> _Aim of the exercise_
Proceed with the March 2008 stock market commentary, writing on from its final bullet about whipsaw risk and volatility.

> _Text shown_
● ● ● ● ●

Archive for March, 2008

Beginning Of A Bigger Commodity Move?

I wrote last week that commodities may see some downward pressure as the CME raised its margin requirements.  To my surprise, it didn’t have much effect.  But, today, we’re seeing wheat and soybeans down over 5.5%.  Oil is down $3.63, and metals are down between 1-3%.  The market appears to like this so far.  Over the next few days, it’ll be a good test for commodities.  If it can overcome the new margin requirement selling, then we know there’s more demand and less speculation in prices of many commodities.

At midday, the Dow is up almost 100.  I’m using this opportunity to add a little short as I need the market to prove itself to me.  Until otherwise noted, this is a sell the rally market.  It’s unfortunate, but true.

Financials and tech are leading the way today.  Up volume is beating down volume about 2:1.  Nothing to write home about.  I don’t doubt we’re in a bottoming process and one of these times, these rallies will hold.  That’s why I continue to reiterate flexibility and being nimble.  If you’re a slow mover (401-K, etc.), I’d stay heavy cash.  But, for an average portfolio, there is still whipsaw risk.  I covered some short last week only to add some back on today.  This isn’t a science and you have to leave yourself room for minor mistakes in order to commit the big ones.

Reducing exposure is the prudent move right now.

More Of The Same?

The last couple of weeks had some signs that we were likely to begin a sustainable rally and possibly things were changin.  We were technically oversold, the Fed was throwing money at the economy, the financials were rallying, commodities were selling off, and equities were moving higher.  But, not so fast.

I’ve mentioned that some of the fastest and biggest rallies come in bear markets.  This is what bear markets do.  They suck you in.  They’ve mildly sucked me in the last few days.  I bought a little tech and covered some shorts.  Fortunately, I’m still not 100% correlated with the market and way ahead of all the averages for the year.

Review 

After studying all the data I can possibly review, here’s what I know:

  • The economy based on some leading indicators has stabilized.  Unfortunately, it’s probably stabilized in recessionary territory.  Not necessarily a deep recession, but a recession nevertheless. 
  • The Fed is doing everything in their power (perhaps too late) to grease the wheels and this will help eventually.
  • There is still way too much supply meaning everytime the market goes up, there are plenty of sellers ready to dump stocks causing prices to go down.
  • Some of the long-term oversold indicators that show the market is completely washed out and the selling is exhausted is not present.
  • The rally that started a couple of weeks ago with promise lost its steam this week.
  • There are some great stocks out there that are really cheap and worth buying right now.
  • Whipsaw risk is still high along with volatility.

● ● ● ● ●

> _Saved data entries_
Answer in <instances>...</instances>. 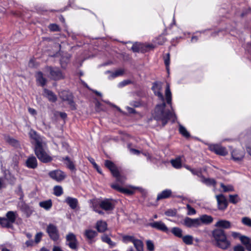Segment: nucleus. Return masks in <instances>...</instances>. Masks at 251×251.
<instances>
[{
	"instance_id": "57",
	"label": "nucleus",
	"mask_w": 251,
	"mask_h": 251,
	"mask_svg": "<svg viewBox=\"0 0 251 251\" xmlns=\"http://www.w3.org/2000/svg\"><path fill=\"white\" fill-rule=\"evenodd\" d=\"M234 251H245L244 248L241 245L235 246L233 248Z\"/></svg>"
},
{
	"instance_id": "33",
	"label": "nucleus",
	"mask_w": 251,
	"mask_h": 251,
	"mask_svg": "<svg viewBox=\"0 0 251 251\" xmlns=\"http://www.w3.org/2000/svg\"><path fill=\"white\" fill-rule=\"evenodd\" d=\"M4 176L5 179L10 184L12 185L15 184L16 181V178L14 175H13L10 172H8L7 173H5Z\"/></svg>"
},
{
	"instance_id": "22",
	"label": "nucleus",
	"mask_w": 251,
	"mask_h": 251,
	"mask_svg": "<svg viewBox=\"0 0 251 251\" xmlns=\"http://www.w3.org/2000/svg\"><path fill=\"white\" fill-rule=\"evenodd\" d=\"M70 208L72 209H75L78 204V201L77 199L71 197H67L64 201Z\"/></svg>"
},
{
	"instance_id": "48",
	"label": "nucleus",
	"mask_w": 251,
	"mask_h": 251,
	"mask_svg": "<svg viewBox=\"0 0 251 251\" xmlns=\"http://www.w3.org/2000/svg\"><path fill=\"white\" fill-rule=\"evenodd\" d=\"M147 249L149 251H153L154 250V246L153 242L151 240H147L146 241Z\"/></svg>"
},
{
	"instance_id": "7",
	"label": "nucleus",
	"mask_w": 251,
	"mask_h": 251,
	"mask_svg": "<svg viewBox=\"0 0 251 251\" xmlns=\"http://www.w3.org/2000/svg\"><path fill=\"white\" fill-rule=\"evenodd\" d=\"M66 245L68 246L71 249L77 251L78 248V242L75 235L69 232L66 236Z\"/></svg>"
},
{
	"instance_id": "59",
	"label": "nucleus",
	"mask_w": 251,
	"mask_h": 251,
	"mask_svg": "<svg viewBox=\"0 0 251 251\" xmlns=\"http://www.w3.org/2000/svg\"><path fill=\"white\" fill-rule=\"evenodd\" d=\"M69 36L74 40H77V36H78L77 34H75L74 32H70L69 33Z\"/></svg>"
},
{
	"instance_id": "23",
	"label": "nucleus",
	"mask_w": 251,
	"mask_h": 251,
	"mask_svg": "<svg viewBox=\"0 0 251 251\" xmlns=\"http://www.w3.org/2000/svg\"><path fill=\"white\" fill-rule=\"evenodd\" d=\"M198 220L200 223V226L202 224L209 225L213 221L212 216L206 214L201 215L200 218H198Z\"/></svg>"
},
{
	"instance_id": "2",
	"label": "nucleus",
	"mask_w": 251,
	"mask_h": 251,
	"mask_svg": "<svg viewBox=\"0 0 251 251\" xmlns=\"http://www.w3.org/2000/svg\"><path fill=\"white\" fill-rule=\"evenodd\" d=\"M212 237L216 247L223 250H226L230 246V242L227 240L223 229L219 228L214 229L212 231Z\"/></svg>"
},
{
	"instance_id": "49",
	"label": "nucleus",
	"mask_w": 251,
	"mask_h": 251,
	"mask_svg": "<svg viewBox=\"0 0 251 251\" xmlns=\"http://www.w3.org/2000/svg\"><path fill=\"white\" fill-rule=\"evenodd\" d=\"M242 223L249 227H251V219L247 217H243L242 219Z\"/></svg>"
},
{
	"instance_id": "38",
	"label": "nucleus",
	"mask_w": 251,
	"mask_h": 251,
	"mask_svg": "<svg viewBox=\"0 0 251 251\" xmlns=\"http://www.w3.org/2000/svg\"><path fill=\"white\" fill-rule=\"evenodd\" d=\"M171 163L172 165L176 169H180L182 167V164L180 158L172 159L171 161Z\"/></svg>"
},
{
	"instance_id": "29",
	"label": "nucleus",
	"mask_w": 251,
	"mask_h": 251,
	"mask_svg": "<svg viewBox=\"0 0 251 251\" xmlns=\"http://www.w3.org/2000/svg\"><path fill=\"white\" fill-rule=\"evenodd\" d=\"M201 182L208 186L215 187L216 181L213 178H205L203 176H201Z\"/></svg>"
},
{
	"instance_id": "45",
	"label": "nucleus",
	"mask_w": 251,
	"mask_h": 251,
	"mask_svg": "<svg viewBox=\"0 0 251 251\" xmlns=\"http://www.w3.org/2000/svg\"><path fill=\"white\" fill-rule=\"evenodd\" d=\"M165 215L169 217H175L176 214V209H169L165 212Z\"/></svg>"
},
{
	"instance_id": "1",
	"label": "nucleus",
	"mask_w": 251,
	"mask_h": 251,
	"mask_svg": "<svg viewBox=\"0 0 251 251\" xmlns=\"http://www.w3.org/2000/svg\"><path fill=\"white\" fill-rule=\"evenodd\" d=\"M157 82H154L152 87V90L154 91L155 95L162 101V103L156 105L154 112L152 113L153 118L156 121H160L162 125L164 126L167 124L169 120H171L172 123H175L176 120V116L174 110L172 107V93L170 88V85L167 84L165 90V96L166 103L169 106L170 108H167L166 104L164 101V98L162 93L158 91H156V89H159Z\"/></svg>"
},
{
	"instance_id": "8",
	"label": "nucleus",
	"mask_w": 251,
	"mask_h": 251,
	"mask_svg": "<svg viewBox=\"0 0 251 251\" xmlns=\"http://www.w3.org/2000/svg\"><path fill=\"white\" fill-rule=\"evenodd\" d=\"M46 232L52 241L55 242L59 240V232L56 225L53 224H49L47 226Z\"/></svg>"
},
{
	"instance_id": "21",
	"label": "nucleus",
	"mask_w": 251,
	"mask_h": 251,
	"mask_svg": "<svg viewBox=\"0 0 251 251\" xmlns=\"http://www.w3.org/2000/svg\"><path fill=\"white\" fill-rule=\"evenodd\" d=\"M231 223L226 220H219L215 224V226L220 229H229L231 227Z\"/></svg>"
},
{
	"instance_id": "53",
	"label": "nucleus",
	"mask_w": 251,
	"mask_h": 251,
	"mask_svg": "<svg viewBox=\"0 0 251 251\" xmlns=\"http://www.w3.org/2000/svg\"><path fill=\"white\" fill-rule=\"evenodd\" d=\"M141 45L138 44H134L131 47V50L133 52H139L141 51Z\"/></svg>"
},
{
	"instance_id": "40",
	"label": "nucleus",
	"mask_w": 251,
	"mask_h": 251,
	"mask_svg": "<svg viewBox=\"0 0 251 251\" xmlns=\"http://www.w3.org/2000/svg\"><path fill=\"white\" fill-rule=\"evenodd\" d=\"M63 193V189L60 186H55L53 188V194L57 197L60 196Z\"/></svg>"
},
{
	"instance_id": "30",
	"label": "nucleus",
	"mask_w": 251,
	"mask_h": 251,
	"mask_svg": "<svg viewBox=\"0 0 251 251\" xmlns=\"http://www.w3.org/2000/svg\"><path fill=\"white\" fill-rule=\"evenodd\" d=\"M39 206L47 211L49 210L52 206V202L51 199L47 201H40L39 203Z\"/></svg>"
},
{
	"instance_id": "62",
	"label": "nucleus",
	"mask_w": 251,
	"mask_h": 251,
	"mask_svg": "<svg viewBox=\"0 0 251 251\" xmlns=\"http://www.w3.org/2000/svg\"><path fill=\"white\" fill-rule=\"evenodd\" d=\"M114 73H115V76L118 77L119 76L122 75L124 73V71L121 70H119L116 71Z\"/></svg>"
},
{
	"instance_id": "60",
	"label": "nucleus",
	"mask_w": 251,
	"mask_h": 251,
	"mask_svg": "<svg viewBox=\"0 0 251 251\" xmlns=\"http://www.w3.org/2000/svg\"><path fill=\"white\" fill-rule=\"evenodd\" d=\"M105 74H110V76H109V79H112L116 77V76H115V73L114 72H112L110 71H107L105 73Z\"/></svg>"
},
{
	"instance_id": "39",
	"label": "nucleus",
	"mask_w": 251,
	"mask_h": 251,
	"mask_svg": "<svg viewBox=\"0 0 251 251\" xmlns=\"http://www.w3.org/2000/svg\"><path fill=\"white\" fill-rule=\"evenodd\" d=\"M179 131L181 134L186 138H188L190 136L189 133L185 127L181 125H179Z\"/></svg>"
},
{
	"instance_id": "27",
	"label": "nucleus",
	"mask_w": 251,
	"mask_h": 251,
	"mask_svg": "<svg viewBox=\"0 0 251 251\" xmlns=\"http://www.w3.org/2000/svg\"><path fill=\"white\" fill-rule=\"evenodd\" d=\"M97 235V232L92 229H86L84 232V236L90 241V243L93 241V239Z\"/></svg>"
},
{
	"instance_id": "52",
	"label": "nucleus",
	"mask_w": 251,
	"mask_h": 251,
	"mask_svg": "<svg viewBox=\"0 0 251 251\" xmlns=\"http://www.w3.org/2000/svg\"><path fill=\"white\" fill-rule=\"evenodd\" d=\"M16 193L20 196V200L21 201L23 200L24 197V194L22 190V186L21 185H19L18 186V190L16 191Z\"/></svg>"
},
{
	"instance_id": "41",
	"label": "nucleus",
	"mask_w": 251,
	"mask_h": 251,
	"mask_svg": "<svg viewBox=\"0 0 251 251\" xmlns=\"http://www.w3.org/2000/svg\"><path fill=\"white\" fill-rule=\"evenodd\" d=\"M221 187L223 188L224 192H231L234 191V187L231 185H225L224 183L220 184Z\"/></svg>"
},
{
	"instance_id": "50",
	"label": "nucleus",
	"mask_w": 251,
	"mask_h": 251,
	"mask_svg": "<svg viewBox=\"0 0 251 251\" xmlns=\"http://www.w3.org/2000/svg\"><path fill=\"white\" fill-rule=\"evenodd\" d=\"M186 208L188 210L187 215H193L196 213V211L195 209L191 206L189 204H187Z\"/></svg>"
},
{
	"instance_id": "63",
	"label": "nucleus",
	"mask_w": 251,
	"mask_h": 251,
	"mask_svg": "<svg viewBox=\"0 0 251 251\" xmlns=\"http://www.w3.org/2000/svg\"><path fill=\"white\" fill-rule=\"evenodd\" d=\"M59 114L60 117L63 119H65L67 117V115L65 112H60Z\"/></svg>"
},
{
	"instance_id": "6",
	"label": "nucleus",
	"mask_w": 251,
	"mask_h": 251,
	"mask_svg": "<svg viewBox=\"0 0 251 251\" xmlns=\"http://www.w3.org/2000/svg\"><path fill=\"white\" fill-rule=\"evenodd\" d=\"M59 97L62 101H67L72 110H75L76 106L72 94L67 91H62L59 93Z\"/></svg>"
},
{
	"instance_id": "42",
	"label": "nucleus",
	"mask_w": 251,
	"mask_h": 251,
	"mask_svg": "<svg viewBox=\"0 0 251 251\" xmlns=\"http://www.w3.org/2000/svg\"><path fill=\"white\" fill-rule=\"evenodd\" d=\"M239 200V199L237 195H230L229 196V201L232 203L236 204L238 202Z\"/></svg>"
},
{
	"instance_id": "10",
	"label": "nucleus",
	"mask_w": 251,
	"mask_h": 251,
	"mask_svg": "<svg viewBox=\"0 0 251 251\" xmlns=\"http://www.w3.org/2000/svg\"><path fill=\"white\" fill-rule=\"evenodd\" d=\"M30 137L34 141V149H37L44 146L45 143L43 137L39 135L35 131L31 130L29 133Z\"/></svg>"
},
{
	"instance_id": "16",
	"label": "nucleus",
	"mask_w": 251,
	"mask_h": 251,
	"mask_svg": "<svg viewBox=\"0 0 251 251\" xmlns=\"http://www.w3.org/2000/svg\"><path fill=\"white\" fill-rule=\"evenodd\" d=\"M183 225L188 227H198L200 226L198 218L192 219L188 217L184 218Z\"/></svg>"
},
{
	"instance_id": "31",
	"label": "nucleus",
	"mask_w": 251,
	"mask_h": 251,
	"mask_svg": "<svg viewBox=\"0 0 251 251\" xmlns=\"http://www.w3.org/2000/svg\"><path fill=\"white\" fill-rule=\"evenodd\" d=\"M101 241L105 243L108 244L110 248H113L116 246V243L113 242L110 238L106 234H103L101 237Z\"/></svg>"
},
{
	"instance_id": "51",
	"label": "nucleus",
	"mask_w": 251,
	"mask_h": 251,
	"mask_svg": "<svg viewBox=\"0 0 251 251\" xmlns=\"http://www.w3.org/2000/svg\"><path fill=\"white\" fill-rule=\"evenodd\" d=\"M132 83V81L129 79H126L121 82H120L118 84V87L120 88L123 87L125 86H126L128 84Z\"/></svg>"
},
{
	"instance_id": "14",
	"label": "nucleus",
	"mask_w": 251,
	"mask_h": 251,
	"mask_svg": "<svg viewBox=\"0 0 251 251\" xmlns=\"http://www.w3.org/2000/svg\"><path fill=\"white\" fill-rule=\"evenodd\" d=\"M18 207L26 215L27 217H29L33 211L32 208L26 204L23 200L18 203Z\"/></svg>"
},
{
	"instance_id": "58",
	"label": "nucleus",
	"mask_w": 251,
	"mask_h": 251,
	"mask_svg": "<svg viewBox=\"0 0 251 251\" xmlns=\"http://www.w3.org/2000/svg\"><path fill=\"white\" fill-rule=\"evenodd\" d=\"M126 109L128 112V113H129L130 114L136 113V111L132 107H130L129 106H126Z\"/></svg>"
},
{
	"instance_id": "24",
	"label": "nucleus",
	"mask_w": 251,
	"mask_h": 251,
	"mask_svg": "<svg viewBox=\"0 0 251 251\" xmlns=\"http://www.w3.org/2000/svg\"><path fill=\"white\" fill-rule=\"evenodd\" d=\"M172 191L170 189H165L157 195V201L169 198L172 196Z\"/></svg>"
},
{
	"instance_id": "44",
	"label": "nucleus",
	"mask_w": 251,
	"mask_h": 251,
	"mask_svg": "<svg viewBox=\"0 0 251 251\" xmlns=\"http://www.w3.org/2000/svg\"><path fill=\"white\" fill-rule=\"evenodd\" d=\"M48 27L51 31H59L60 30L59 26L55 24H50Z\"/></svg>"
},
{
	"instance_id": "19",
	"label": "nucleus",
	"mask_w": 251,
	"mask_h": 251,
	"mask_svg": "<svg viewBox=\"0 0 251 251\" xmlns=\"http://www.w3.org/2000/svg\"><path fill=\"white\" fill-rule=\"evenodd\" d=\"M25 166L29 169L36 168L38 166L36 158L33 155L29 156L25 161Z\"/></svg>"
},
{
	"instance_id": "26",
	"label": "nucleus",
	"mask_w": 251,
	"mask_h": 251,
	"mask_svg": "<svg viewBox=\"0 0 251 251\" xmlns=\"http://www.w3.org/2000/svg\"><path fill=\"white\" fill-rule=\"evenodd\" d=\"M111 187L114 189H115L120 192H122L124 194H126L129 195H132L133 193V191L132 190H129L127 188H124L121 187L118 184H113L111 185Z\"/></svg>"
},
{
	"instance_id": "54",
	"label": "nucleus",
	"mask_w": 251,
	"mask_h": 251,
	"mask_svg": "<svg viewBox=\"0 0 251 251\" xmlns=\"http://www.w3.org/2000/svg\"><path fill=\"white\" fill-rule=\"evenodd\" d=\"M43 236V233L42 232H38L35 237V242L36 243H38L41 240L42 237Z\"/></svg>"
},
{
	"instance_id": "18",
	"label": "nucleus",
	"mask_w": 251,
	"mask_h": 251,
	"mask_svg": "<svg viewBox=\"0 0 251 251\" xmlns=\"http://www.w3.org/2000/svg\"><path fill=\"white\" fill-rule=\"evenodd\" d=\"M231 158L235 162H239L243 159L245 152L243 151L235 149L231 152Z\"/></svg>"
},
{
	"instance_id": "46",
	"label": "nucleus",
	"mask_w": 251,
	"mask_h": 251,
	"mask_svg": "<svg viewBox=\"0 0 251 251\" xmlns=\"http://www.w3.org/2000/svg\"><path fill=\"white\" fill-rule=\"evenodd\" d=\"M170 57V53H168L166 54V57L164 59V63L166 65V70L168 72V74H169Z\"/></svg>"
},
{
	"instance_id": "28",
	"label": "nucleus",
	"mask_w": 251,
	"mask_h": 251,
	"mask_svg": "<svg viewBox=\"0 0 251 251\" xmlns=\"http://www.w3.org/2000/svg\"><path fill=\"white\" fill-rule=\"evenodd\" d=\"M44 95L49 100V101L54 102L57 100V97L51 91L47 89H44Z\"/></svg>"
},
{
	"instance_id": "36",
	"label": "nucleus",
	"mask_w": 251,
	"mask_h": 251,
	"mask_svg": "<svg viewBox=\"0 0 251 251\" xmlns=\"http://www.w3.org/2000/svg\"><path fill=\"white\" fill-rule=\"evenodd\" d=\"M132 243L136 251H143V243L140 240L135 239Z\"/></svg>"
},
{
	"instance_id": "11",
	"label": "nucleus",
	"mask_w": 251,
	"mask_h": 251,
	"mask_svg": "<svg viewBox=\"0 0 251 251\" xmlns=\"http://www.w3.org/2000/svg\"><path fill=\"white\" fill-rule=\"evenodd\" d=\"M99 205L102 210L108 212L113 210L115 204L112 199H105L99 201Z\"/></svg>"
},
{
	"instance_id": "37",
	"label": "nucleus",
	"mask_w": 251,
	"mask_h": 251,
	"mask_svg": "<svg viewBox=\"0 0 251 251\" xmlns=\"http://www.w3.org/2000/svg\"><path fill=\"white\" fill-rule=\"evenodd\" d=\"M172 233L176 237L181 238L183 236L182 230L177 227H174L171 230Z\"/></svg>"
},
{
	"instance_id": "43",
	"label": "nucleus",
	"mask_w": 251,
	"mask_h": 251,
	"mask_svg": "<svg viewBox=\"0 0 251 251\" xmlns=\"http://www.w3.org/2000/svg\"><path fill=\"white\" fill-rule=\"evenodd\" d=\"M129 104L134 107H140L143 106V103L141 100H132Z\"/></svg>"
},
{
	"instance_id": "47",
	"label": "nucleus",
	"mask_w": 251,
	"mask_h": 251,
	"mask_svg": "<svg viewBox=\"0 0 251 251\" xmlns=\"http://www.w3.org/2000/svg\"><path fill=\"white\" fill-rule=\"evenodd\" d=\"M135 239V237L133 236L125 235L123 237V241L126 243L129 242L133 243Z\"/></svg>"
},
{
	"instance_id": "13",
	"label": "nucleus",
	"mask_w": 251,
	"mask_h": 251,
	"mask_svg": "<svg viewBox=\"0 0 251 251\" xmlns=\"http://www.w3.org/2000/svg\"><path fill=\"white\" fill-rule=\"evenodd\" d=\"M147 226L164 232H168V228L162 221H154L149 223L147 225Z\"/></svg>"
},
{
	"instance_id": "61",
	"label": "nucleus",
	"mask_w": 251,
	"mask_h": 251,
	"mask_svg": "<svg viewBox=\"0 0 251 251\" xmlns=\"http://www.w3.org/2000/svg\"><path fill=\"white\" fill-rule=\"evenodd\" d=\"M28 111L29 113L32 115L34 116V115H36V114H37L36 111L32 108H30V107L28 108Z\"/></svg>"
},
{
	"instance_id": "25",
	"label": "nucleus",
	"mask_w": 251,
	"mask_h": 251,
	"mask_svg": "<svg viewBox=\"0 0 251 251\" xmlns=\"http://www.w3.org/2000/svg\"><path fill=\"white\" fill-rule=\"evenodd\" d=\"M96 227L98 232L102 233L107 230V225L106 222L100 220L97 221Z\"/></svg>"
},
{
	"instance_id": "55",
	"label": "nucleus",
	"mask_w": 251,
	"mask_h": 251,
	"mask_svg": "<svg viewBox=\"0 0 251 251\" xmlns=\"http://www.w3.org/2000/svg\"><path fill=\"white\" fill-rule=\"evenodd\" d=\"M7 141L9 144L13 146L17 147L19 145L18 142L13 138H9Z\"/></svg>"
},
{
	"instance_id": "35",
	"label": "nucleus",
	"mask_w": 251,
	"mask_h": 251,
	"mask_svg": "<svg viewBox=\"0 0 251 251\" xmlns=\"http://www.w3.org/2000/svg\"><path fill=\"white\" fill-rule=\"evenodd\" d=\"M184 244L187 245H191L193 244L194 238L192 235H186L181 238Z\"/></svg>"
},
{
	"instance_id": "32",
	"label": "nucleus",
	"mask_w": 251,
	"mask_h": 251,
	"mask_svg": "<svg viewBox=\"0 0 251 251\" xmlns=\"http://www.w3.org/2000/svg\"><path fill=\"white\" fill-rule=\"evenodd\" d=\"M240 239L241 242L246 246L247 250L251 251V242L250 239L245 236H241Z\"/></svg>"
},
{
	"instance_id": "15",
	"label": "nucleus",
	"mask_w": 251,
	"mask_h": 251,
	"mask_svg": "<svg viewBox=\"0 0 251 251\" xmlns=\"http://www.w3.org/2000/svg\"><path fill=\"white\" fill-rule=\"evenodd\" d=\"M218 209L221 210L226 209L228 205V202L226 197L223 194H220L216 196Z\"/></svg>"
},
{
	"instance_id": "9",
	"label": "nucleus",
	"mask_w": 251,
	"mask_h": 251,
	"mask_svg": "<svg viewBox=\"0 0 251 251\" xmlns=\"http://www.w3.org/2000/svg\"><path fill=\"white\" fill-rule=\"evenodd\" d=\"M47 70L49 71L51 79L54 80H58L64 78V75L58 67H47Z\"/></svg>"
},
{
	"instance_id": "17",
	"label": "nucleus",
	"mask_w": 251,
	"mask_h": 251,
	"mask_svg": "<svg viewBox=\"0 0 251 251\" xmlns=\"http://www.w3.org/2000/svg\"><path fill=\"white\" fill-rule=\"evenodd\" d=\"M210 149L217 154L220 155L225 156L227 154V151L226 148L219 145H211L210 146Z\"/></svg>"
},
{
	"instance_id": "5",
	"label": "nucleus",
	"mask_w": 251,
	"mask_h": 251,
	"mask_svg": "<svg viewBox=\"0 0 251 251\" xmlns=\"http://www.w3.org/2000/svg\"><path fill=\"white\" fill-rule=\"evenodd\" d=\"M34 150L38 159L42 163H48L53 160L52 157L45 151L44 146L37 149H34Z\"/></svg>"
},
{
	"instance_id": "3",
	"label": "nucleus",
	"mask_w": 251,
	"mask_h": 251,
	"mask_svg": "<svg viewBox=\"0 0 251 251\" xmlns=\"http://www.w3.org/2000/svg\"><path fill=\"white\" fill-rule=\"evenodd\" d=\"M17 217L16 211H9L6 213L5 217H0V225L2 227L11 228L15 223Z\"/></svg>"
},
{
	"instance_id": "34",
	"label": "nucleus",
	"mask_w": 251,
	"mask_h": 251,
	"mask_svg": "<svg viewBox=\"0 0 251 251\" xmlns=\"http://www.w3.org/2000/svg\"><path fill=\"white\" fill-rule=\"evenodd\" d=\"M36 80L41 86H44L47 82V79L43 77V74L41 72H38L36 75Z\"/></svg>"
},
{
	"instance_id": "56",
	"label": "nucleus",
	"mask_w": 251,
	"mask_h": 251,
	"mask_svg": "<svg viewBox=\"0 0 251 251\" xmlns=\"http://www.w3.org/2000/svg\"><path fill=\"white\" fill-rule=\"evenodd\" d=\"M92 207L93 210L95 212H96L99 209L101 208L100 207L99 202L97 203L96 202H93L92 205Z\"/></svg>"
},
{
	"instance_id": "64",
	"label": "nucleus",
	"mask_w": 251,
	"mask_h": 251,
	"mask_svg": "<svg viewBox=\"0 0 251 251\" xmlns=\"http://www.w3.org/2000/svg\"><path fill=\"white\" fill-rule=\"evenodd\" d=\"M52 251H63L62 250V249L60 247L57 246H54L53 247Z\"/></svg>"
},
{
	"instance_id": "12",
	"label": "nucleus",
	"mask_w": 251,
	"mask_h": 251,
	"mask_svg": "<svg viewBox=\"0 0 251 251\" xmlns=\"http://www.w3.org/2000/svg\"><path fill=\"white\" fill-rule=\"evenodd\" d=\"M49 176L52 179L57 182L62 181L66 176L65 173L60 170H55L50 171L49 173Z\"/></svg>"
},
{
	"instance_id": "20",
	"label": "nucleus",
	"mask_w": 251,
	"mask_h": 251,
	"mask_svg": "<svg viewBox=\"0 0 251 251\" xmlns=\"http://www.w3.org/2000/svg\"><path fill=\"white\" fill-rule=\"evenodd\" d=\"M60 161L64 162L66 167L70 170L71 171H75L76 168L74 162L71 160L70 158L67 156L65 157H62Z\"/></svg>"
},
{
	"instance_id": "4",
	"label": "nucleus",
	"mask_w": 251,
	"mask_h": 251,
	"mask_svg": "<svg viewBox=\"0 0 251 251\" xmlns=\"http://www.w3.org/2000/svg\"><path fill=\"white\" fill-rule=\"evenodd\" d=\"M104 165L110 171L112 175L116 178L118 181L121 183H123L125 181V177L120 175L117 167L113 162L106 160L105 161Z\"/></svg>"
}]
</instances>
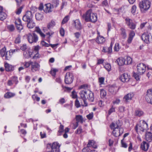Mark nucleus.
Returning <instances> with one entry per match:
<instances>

● ● ● ● ●

> _Answer below_
It’s amazing to me how this market can toy with all of our emotions.  Unless you’re practically day trading, you’re penalized for moving too fast.  If you buy after 3 days of rallies, you get burned.  If you short after a few down days, you get burned.  I’ve been stressing flexibility and nimbleness.  This is definitely no time to let pride get in the way.  If you bought something you shouldn’t have and it’s down but you know deep down you shouldn’t own it, you have to take your losses and move on.  The shorts I covered early in the week I wish I had back. 

When the market is in a tough spot like it is now, you have to say to yourself, “am I going to be caught in or out?”  I choose out everytime.  That means unless something changes, I’ll be adding back on a few shorts next week with my cash to reduce my overall exposure to stocks.  Not how I would have drawn it up but that’s what separates good traders from bad.  Good traders admit their mistakes, cut their losses, and move on.  They live to fight another day.  Bad traders hang on saying to themselves, ”I’ll sell it when I get even”.  That’s calling paying to be right.  We get information and we trade based on that.  Then, the data changes, and you have to adapt.  The data changed quickly this week.  

Income

I want to reiterate the need for income in times like these.  I have 40% of my money in income producing securities yielding 8-10%.  That’s stable and it’s there every month.  But, the 60% that I don’t have in income producing securities is allocated towards capital gains.  That means buying something and then trying to sell it to the next guy for more.  Right now, that’s hard to do.  So, make sure you own some income producing securities.  Not treasuries yielding 3.5%.  There are various energy trusts that are attractive now and various types of bonds that can yield high single and low double digit income. 

Since January 17th, the market is practically flat even thought it’s been real volatile.  So, if you’re a buy and hold investor, you haven’t made any money but you’ve been terrified.  If you have income investments, at least you have 2 months worth of income which can help your total return. 

Trading vs. Investing

I fundamentally believe this market is in a bottoming process which can take several months.  Weak economies are followed by strong economies.  It just takes time.  The problem right now is the fact that there is simply no appetite for stocks, no demand.  Until that changes, you can trade but not invest.  As the weeks go on, the weak market is giving us all time to make our “investments”.  Buying extreme fear and selling optimism is still working as it always does for short-term “trading”.

Position yourself

So, the week ended with more disappointment as there was no follow through.  For the next couple of weeks, either the fear will start building again and we’ll once again get oversold, meaning too many bearish people  or some good news will come out and buoy stocks higher.  The market is still responding better on good news and holding its own on bad news.  That’s something different we haven’t seen in a few months.  That’s definitely encouraging.  Bottom line, pay attention.  If you’re holding a diversified portfolio of mutual funds, you’re in a dangerous position.  On the other hand, if you’re 100% cash, it may feel good, but you’re going to miss some big up days.  My choice, continue to own the rails, agriculture, natural gas, technology, and some healthcare.  The stuff that’s working.  Add to the plenty of cash and shorts on the weak areas and and you’ll sleep better at night. 

Have a great weekend.

Pressure On Commodities?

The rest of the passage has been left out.